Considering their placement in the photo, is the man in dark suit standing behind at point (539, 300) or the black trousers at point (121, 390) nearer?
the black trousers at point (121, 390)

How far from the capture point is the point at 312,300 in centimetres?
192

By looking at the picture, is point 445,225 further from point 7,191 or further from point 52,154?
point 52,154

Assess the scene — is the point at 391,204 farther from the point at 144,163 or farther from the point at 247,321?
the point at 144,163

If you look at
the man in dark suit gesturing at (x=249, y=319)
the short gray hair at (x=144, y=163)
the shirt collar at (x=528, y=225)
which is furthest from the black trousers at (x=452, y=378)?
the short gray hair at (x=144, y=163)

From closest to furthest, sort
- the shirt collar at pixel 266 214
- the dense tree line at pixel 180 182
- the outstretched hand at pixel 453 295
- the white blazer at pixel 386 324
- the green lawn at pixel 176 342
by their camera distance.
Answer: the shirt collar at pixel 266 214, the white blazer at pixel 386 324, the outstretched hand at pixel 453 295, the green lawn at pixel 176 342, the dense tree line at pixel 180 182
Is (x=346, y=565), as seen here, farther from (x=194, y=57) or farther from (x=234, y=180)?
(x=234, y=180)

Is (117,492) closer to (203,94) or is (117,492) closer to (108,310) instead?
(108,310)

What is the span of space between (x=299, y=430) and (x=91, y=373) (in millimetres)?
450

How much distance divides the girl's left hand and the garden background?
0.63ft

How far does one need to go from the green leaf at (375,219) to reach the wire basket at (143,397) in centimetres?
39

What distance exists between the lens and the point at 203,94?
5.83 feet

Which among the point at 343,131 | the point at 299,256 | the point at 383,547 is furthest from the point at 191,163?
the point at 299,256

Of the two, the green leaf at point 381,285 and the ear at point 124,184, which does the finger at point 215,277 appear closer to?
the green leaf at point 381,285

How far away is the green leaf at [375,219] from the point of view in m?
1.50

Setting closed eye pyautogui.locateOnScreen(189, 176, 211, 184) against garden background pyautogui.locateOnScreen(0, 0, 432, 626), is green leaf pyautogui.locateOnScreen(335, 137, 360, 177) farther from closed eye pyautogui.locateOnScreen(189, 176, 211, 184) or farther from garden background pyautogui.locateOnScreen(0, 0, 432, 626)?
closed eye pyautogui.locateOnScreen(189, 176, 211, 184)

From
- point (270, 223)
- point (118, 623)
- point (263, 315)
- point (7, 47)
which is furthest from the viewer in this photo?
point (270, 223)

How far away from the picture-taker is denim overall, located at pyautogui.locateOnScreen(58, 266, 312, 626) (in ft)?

**PROBLEM TO SOLVE**
Please convert the listing above, starting at the line that contains "How far from" and ending at the line that contains "Answer: the shirt", into a two-column CSV with the headers input and output, giving one row per entry. Put each entry's text and its answer in their own quoted fields, and replace any line breaks with spaces.

**COMPLETE ANSWER**
input,output
"How far from the capture point is the point at 312,300 in centimetres?","192"
"By looking at the picture, is point 445,225 further from point 7,191 or further from point 52,154?","point 52,154"
"Assess the scene — is the point at 391,204 farther from the point at 144,163 or farther from the point at 247,321?","the point at 144,163"
"If you look at the man in dark suit gesturing at (x=249, y=319) the short gray hair at (x=144, y=163) the shirt collar at (x=528, y=225) which is furthest from the black trousers at (x=452, y=378)?","the short gray hair at (x=144, y=163)"
"From closest to furthest, sort - the shirt collar at pixel 266 214 - the dense tree line at pixel 180 182 - the outstretched hand at pixel 453 295 - the white blazer at pixel 386 324 - the green lawn at pixel 176 342 by their camera distance. Answer:","the shirt collar at pixel 266 214, the white blazer at pixel 386 324, the outstretched hand at pixel 453 295, the green lawn at pixel 176 342, the dense tree line at pixel 180 182"